She folded into thinness,
alive within my fingers.
Narrow wings rested  accordion-style.
Crease on crease
bright emerald quills
sweetly tucked in alignment
to the warmth of her chest.
I  flipped her backwards
once in my palm, her body
stretched across
the heart of my hand;
her head exposed.
The way you'd hold an orchid,
blossom bursting over
your skin melded
to an explosion of beauty
her neck arched, akimbo
to an infinite sky. A noisy
spill of color pulled
for pines, camphor
and sycamores. She burrowed
in the cup  of my hand,
and I felt her music
expand from within,
then I watched her fly.
I  longed to be her,
so I said goodbye.

Carol  Lynn Grellas is a two-time Pushcart nominee and the author of two chapbooks:  Litany of Finger Prayers,
from Pudding House Press and Object  of Desire newly released from Finishing Line Press.
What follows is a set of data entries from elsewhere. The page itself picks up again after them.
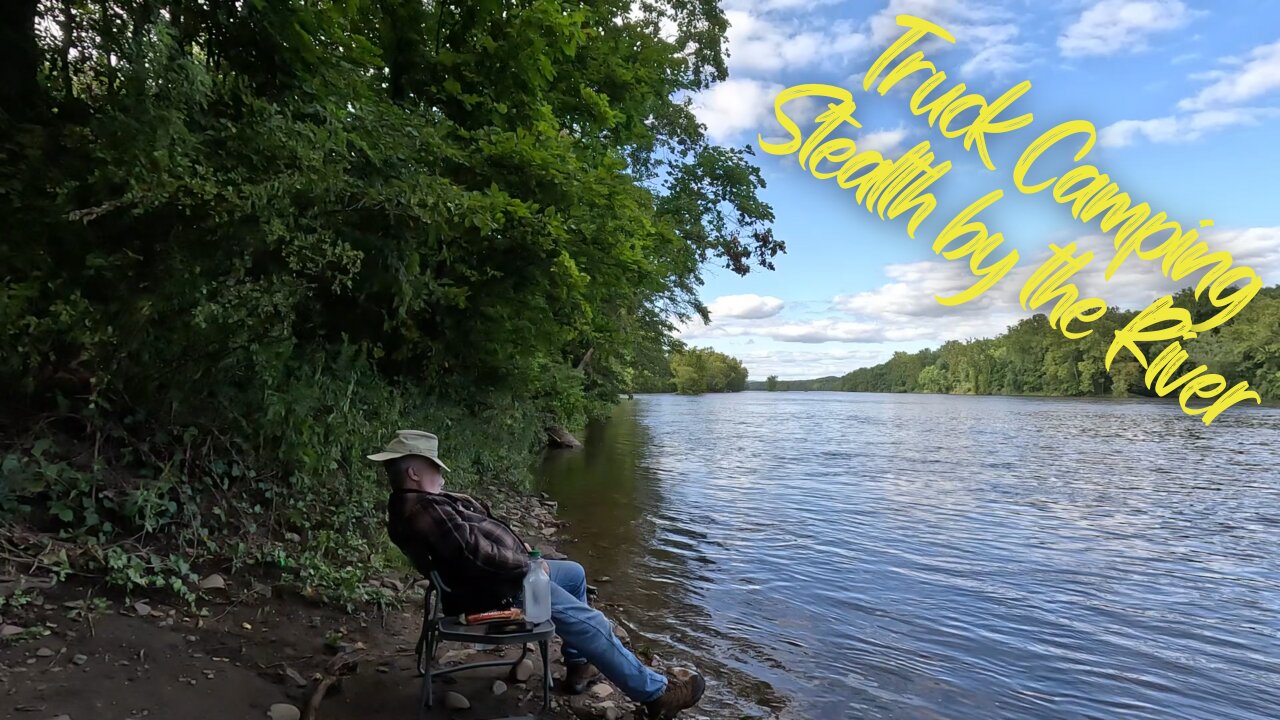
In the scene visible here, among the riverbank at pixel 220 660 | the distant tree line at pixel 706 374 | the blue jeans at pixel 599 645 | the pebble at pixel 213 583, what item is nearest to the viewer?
the riverbank at pixel 220 660

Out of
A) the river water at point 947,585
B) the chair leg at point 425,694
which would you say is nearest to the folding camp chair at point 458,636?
the chair leg at point 425,694

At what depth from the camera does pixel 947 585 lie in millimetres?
8891

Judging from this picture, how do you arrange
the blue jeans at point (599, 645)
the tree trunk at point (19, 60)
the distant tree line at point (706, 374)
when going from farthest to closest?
the distant tree line at point (706, 374) < the tree trunk at point (19, 60) < the blue jeans at point (599, 645)

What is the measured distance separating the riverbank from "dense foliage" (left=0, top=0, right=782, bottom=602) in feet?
1.01

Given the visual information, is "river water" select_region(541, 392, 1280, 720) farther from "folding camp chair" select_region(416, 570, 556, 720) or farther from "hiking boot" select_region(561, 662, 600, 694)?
"folding camp chair" select_region(416, 570, 556, 720)

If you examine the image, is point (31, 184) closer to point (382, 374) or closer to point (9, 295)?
point (9, 295)

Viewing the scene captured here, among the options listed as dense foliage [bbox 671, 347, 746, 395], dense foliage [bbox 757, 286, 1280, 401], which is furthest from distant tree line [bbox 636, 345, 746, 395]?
dense foliage [bbox 757, 286, 1280, 401]

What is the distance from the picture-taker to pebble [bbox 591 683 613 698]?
14.9 feet

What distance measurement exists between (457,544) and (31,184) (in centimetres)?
322

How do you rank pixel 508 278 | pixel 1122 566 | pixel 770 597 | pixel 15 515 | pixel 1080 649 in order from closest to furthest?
pixel 15 515 → pixel 508 278 → pixel 1080 649 → pixel 770 597 → pixel 1122 566

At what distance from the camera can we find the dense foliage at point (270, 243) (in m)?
4.16

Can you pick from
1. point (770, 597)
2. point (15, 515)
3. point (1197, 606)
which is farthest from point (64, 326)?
point (1197, 606)

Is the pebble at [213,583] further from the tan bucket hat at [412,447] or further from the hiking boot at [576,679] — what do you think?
the hiking boot at [576,679]

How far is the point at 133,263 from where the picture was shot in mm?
4371
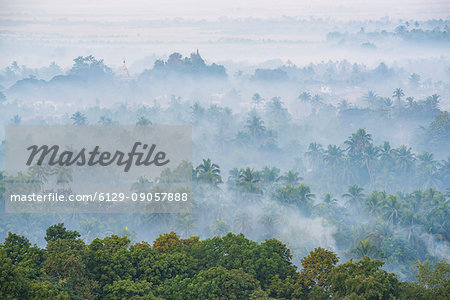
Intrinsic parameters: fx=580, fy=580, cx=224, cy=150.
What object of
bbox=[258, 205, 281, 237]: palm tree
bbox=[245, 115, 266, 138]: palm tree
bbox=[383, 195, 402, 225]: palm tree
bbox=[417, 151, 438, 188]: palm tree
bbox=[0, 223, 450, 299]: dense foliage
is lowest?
bbox=[0, 223, 450, 299]: dense foliage

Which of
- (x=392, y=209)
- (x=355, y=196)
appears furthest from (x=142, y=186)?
(x=392, y=209)

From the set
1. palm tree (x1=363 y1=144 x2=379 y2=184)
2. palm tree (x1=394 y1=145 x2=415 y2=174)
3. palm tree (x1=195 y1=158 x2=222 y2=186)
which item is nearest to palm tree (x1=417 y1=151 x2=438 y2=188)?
palm tree (x1=394 y1=145 x2=415 y2=174)

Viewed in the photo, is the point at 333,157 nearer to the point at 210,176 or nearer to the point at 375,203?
the point at 375,203

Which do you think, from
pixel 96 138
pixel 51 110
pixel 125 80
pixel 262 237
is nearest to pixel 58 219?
pixel 262 237

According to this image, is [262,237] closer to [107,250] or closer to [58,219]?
[58,219]

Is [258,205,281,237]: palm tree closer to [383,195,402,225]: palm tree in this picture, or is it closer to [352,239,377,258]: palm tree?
[383,195,402,225]: palm tree

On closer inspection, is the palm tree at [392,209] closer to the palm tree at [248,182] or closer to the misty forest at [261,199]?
the misty forest at [261,199]

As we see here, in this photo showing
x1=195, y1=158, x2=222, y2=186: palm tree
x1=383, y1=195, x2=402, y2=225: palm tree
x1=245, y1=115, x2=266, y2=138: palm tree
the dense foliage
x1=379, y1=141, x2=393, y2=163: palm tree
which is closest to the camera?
the dense foliage

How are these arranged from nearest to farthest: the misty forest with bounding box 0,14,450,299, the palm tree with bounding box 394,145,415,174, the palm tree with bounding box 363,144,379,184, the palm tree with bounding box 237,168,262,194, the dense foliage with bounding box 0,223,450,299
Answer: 1. the dense foliage with bounding box 0,223,450,299
2. the misty forest with bounding box 0,14,450,299
3. the palm tree with bounding box 237,168,262,194
4. the palm tree with bounding box 363,144,379,184
5. the palm tree with bounding box 394,145,415,174

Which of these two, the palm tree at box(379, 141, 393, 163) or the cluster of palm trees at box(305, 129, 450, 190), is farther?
the palm tree at box(379, 141, 393, 163)
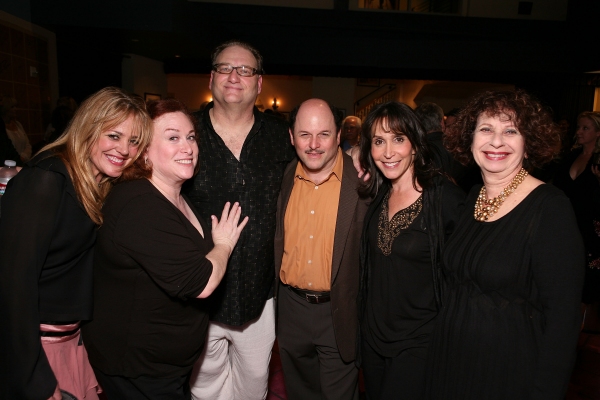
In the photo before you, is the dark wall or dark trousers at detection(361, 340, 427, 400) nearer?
dark trousers at detection(361, 340, 427, 400)

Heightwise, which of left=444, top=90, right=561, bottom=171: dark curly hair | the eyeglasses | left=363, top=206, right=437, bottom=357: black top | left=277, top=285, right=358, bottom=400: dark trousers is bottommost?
left=277, top=285, right=358, bottom=400: dark trousers

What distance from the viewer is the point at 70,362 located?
174 cm

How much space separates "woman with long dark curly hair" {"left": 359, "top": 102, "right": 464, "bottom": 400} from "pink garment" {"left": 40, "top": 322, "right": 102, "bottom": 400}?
130 cm

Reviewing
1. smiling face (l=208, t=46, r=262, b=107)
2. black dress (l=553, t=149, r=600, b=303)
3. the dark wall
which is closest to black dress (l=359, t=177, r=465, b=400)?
smiling face (l=208, t=46, r=262, b=107)

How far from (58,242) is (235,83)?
49.2 inches

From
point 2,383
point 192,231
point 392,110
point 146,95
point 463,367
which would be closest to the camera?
point 2,383

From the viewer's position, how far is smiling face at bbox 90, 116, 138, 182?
1.63 metres

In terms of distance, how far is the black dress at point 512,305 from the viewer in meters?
1.38

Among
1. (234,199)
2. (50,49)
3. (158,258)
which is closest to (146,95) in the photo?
(50,49)

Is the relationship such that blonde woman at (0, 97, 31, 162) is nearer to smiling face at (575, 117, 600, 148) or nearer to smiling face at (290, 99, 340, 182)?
smiling face at (290, 99, 340, 182)

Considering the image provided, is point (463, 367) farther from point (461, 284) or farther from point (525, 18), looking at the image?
point (525, 18)

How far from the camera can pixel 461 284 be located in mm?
1667

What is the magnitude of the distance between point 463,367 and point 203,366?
1.53 meters

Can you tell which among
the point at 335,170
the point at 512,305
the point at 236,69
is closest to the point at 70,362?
the point at 335,170
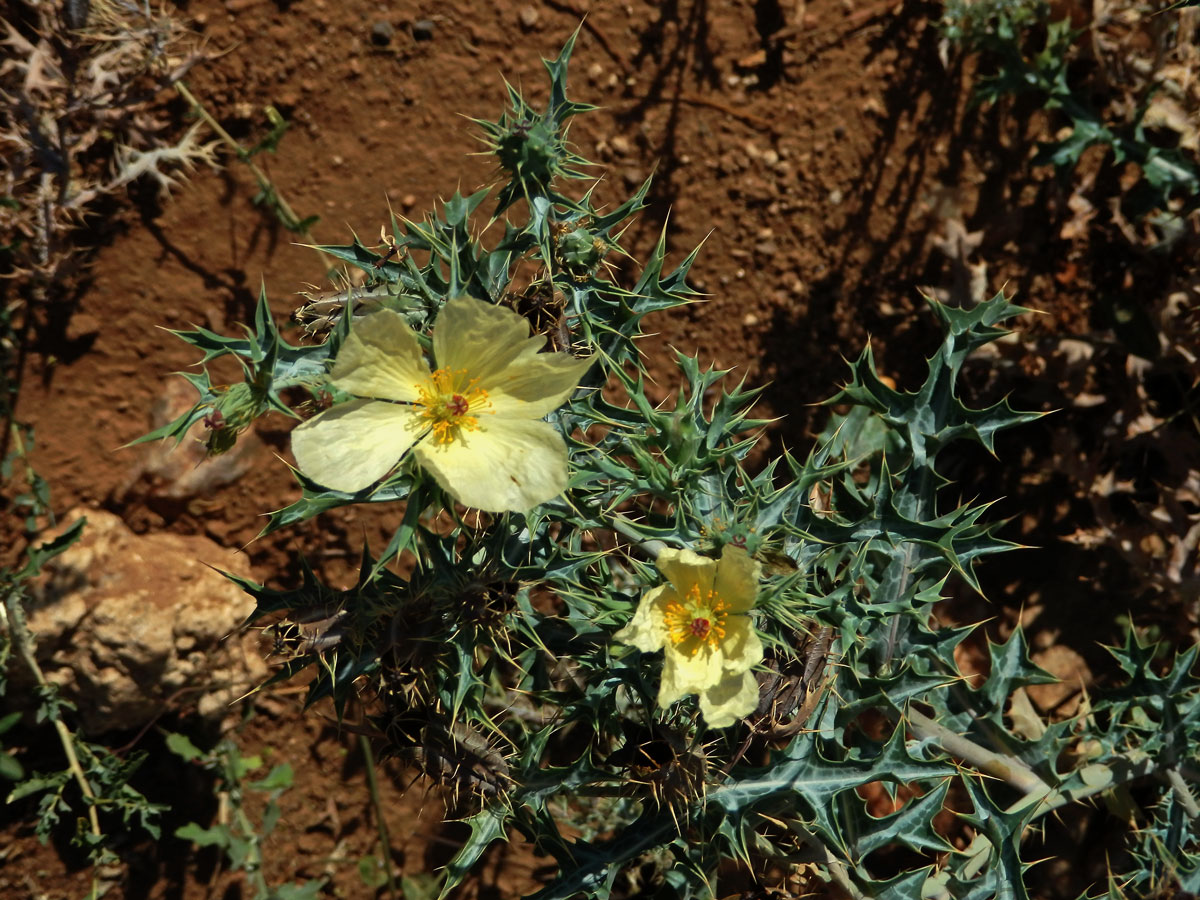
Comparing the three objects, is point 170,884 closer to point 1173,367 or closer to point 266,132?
point 266,132

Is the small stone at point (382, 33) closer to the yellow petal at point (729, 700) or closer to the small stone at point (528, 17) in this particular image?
the small stone at point (528, 17)

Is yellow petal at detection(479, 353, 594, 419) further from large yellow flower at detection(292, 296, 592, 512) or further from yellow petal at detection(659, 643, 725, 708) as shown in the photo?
yellow petal at detection(659, 643, 725, 708)

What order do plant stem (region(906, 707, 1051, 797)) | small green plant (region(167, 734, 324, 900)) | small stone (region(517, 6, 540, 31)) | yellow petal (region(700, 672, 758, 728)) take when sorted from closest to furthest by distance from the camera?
yellow petal (region(700, 672, 758, 728)) < plant stem (region(906, 707, 1051, 797)) < small green plant (region(167, 734, 324, 900)) < small stone (region(517, 6, 540, 31))

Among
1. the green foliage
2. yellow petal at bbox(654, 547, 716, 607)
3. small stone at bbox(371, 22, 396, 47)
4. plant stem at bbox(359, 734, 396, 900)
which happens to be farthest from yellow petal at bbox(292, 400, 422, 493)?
the green foliage

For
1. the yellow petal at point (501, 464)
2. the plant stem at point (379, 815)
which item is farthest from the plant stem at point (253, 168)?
the plant stem at point (379, 815)

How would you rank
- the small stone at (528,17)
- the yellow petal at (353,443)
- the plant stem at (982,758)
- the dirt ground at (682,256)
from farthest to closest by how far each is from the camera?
the small stone at (528,17)
the dirt ground at (682,256)
the plant stem at (982,758)
the yellow petal at (353,443)

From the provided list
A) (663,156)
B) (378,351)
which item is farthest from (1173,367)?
(378,351)

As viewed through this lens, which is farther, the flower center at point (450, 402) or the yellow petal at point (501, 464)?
the flower center at point (450, 402)
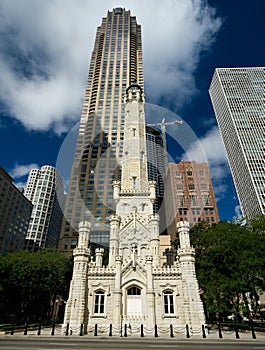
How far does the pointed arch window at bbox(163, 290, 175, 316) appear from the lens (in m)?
27.9

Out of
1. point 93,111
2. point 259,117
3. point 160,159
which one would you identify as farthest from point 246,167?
point 93,111

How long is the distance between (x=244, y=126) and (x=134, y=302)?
113726 mm

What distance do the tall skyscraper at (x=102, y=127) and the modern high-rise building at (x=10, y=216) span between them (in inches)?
885

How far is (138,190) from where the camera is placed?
142ft

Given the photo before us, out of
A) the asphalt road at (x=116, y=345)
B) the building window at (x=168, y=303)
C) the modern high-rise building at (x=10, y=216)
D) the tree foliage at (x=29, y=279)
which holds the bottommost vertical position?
the asphalt road at (x=116, y=345)

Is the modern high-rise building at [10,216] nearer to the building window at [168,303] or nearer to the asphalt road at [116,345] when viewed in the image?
the building window at [168,303]

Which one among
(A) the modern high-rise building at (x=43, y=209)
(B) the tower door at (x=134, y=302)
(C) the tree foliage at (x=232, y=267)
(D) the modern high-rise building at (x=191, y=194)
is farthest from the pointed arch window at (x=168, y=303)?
(A) the modern high-rise building at (x=43, y=209)

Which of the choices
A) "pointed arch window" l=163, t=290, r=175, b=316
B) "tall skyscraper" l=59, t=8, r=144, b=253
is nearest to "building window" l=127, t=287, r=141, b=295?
"pointed arch window" l=163, t=290, r=175, b=316

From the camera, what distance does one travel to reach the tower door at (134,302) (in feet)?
91.3

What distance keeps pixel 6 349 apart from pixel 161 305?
741 inches

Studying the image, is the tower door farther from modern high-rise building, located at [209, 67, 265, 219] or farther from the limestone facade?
modern high-rise building, located at [209, 67, 265, 219]

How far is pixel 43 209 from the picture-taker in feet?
478

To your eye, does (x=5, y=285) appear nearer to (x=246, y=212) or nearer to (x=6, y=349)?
(x=6, y=349)

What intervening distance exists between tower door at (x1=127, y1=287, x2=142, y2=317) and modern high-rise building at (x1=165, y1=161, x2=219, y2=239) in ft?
254
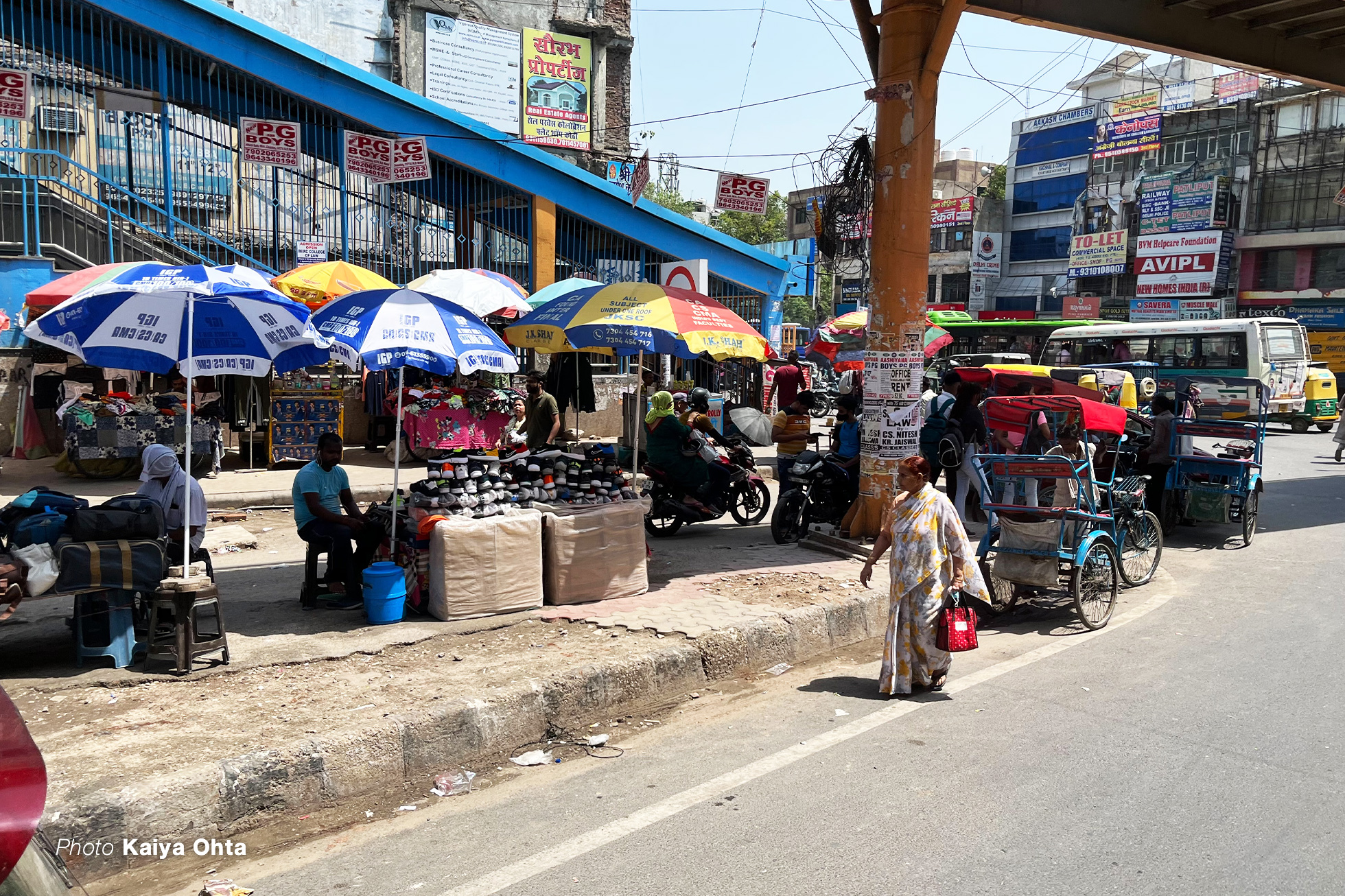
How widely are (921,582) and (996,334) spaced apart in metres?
32.9

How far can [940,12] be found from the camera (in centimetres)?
864

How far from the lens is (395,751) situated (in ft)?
15.5

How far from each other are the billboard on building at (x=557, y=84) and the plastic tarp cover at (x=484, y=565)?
27459mm

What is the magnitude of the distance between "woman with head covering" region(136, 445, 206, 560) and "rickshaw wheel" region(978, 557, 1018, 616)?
19.3ft

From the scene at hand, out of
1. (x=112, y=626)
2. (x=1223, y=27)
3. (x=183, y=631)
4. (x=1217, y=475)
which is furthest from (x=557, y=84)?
(x=183, y=631)

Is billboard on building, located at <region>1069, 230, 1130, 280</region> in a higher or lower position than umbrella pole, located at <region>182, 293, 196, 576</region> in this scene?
higher

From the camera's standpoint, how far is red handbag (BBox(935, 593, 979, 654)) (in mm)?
5598

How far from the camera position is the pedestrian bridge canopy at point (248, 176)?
14109 millimetres

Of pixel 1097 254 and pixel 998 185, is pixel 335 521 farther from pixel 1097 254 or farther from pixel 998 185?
pixel 998 185

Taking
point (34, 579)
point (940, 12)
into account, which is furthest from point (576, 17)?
point (34, 579)

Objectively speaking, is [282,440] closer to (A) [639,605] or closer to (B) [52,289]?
(B) [52,289]

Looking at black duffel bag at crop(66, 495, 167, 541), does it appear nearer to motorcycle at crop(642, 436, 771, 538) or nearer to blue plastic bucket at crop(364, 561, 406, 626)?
blue plastic bucket at crop(364, 561, 406, 626)

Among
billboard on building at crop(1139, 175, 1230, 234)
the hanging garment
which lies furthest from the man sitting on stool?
billboard on building at crop(1139, 175, 1230, 234)

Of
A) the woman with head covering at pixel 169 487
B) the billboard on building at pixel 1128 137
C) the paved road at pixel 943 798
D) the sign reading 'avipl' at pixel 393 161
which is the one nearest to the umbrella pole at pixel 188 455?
the woman with head covering at pixel 169 487
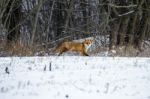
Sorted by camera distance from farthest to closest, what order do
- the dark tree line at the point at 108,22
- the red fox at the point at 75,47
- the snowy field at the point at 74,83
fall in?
the dark tree line at the point at 108,22
the red fox at the point at 75,47
the snowy field at the point at 74,83

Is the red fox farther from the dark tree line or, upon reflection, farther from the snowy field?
the snowy field

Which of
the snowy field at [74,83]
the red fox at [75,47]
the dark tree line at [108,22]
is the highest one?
the dark tree line at [108,22]

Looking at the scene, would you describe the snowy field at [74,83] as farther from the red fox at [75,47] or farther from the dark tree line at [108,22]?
the dark tree line at [108,22]

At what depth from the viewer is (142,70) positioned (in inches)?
309

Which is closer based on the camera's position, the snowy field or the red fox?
the snowy field

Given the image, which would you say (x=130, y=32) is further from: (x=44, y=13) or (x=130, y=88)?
(x=130, y=88)

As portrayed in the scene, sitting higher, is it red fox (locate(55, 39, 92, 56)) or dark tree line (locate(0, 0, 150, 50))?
dark tree line (locate(0, 0, 150, 50))

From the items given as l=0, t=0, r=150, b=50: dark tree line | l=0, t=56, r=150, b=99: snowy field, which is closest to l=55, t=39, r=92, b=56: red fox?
l=0, t=0, r=150, b=50: dark tree line

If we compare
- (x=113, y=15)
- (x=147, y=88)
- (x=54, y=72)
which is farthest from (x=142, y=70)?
(x=113, y=15)

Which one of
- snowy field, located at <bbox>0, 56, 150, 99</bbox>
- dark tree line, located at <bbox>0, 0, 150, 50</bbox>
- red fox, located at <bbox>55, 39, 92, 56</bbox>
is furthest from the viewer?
dark tree line, located at <bbox>0, 0, 150, 50</bbox>

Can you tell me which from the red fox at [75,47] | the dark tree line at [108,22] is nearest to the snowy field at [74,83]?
the red fox at [75,47]

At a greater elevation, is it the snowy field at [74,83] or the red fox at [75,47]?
the red fox at [75,47]

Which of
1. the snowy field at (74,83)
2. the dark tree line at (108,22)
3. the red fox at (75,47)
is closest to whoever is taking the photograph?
the snowy field at (74,83)

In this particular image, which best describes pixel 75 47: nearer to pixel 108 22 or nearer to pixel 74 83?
pixel 108 22
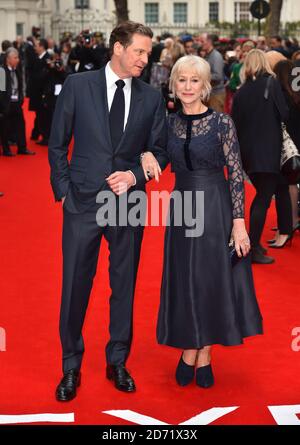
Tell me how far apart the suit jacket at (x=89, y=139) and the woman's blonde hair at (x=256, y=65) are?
3090 mm

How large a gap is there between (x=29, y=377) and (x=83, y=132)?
1.59 meters

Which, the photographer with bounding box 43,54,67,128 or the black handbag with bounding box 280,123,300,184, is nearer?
the black handbag with bounding box 280,123,300,184

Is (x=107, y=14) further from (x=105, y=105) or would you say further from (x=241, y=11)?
(x=105, y=105)

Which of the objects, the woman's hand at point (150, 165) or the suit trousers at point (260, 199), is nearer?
the woman's hand at point (150, 165)

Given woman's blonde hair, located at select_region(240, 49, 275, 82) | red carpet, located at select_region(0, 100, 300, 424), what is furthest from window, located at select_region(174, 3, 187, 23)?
woman's blonde hair, located at select_region(240, 49, 275, 82)

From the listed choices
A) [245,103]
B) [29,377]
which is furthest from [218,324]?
[245,103]

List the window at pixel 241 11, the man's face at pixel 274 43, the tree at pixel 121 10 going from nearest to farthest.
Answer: the man's face at pixel 274 43
the tree at pixel 121 10
the window at pixel 241 11

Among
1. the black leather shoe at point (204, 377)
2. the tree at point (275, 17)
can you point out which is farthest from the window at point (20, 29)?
the black leather shoe at point (204, 377)

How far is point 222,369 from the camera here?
5.73 meters

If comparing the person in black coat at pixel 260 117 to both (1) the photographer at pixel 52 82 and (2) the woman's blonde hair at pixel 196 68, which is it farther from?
(1) the photographer at pixel 52 82

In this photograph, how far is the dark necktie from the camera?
502cm

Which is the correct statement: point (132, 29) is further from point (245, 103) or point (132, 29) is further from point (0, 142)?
point (0, 142)

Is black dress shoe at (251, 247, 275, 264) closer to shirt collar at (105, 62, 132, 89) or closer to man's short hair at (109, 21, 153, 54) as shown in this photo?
shirt collar at (105, 62, 132, 89)

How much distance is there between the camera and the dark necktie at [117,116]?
5.02 meters
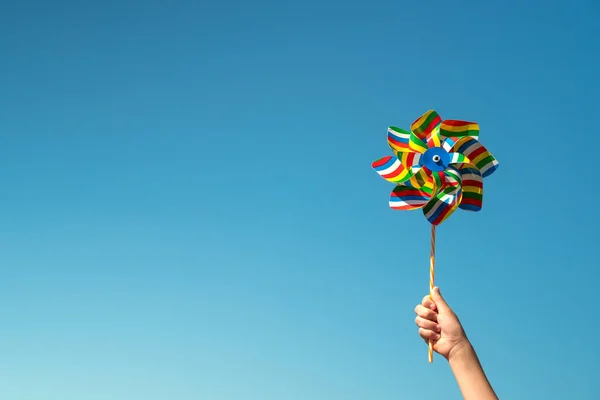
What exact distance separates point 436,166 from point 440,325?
233cm

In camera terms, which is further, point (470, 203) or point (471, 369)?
point (470, 203)

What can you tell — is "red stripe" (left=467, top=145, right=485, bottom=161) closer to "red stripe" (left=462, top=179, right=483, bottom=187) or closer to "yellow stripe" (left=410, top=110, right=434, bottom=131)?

This is a poem about my beloved pet Conure, Calypso, who on one gorgeous day while we were  sunning together in the garden, decided to fly across the street and  landed skillfully on the neighbor's roof. From there she taunted me for  several hours as I waited, brokenhearted until  twilight trying everything in my bag of tricks to coax her back again. In the morning she was not visible, yet I could  hear her when I called her name. She would answer back.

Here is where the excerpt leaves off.